In an embodiment of the present invention, the first polymer is one or more selected from four-arm N-hydroxysuccinimide propionate-based polyethylene glycol, four-arm N-hydroxysuccinimide succinate-based polyethylene glycol, four-arm N-hydroxysuccinimide glutarate-based polyethylene glycol, four-arm N-hydroxysuccinimide sebacate-based polyethylene glycol, two-arm N-hydroxysuccinimide propionate-based polyethylene glycol, two-arm N-hydroxysuccinimide succinate-based polyethylene glycol, two-arm N-hydroxysuccinimide glutarate-based polyethylene glycol, and two-arm N-hydroxysuccinimide sebacate-based polyethylene glycol.
in this embodiment, the molecular weight of the first polymer in the above method is 500 to 20000.
in this embodiment, the first buffer solution is prepared from one or more of phosphate, carbonate, borate, phosphoric acid, acetic acid, and hydrochloric acid, and the pH of the first buffer solution is 2.0 to 6.5, and in some embodiments, the pH of the first buffer solution is 2.0, 2.1, 2.2, 2.3, 2.4, 2.5, 2.6, 2.7, 2.8, 2.9, 3.0, 3.1, 3.3, 3.4, 3.5, 3.6, 3.7, 3.8, 3.9, 4.0, 4.1, 4.2, 4.3, 4.4, 4.5, 4.6, 4.7, 4.8, 4.9, 5.0, 5.1, 5.2, 5.3, 5.4, 5.5, 5.6, 5.7, 5.8, 5.9, 6.6, 1.6, or 2.
In this embodiment, the second polymer is selected from one or more of four-arm thiol-polyethylene glycol, polyethyleneimine, polyethylene oxide, polyvinyl alcohol, and copolymer of ethylene oxide and propylene oxide.
in this embodiment, the molecular weight of the second polymer in the above method is preferably 500 to 20000.

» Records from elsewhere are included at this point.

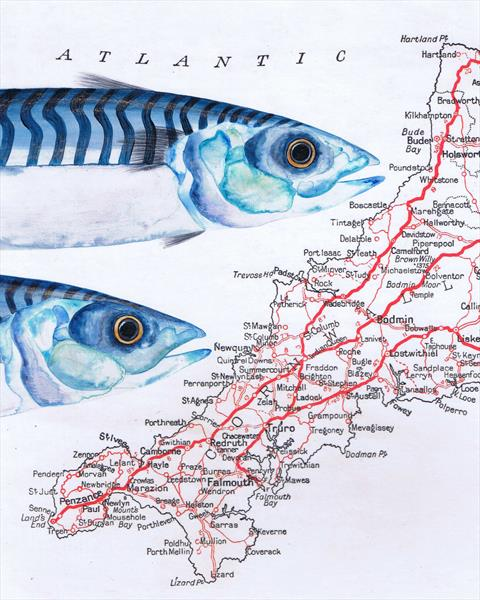 Mackerel on Vintage Map of Cornwall Limited Edition Print by jane Wilson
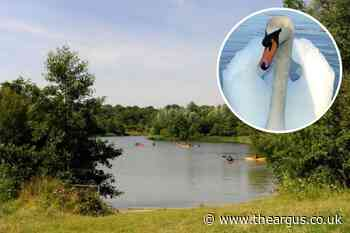 Swan shot dead in Horsham park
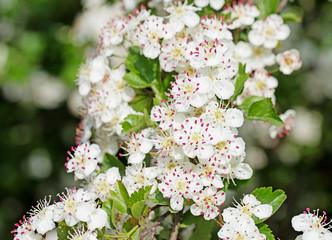 Weißdorn, Crataegus, Blüten im Frühling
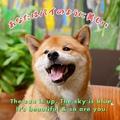Happy doggo makes a happy day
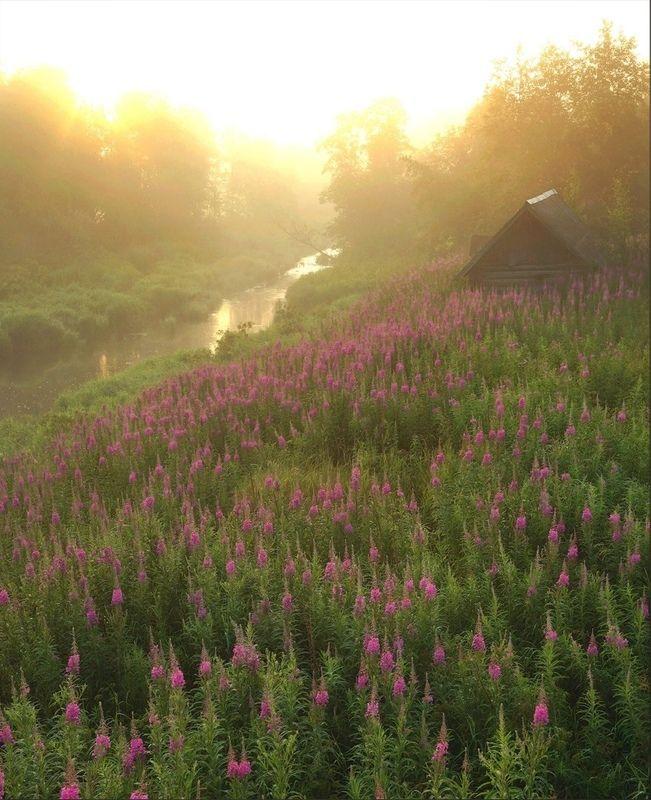 Деревня, рассвет, река, цветы Золотой туманphoto preview
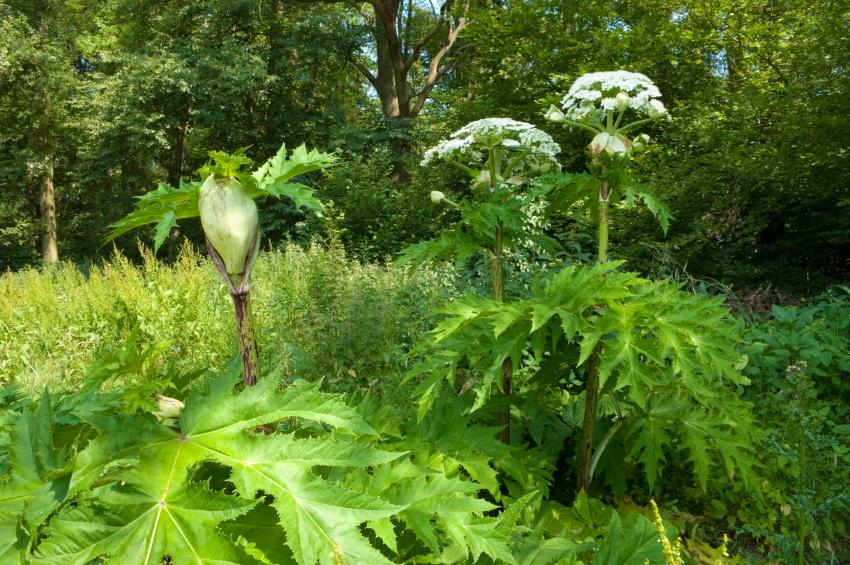 https://cf.ltkcdn.net/garden/images/slide/176027-850x565-unusual-plant-hogweed.jpg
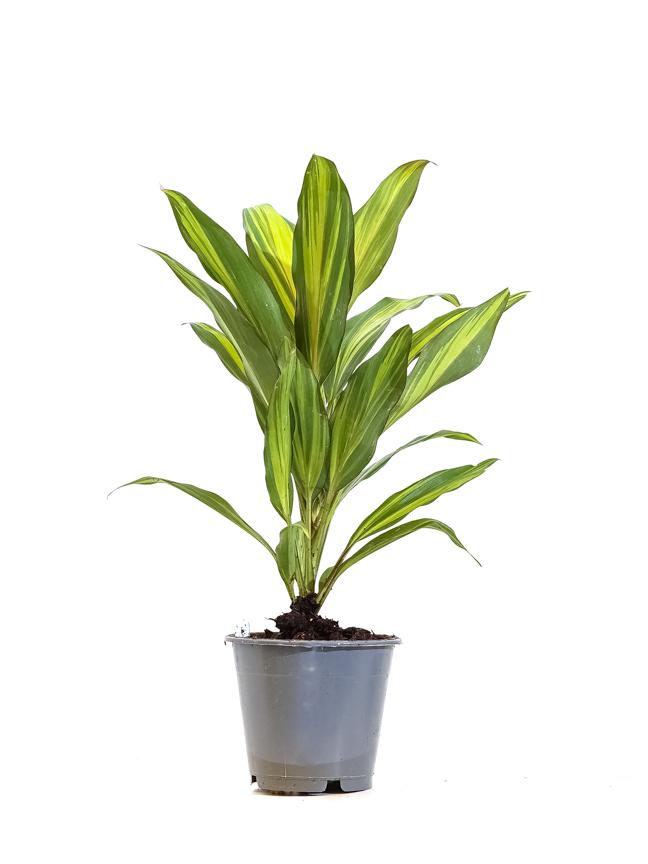 كوردلين كيوي 'نباتات داخلية'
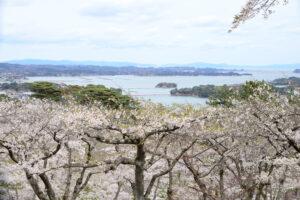 No.240032 松島湾と桜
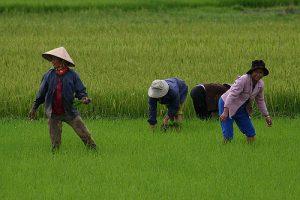 mission humanitaire et volontariat humanitaire au vietnam ses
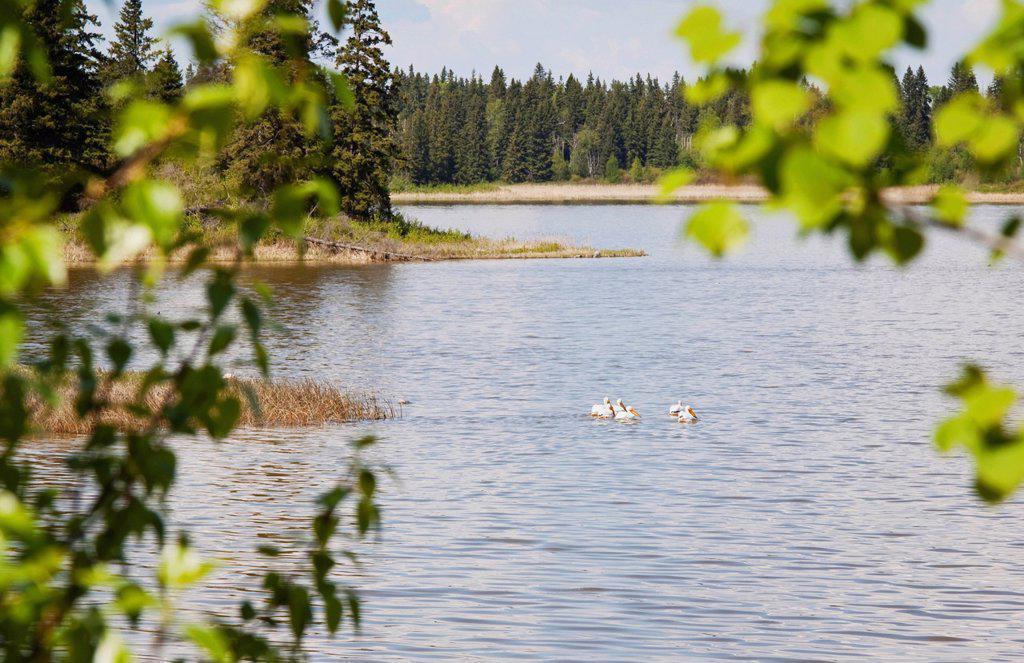 Stock Photo: 1889R-82453 Pelicans in elk island national park, alberta, canada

in this embodiment, the second buffer solution is prepared from one or more of phosphate, carbonate, borate, phosphoric acid, acetic acid, and hydrochloric acid, and the pH of the second buffer solution is preferably 7.5 ~ 12.5.
in some embodiments, the pH of the monobasic sodium phosphate dihydrate/anhydrous sodium carbonate buffer is 7.5, 7.6, 7.7, 7.8, 7.9, 8.0, 8.1, 8.2, 8.3, 8.4, 8.5, 8.6, 8.7, 8.8, 8.9, 9.0, 9.1, 9.2, 9.3, 9.4, 9.5, 9.6, 9.7, 9.8, 9.9, 10.0, 10.1, 10.2, 10.3, 10.4, 10.5, 10.6, 10.7, 10.8, 10.9, 11.0, 11.1, 11.2, 11.3, 11.4, 11.5, 11.6, 11.7, 11.8, 11.9, 12.0, 12.1, 12.2, 12.3, 12.4, or 12.5.
in this example, the above method described a molar ratio of reactive functional groups of the first component and the second component of 1: 1.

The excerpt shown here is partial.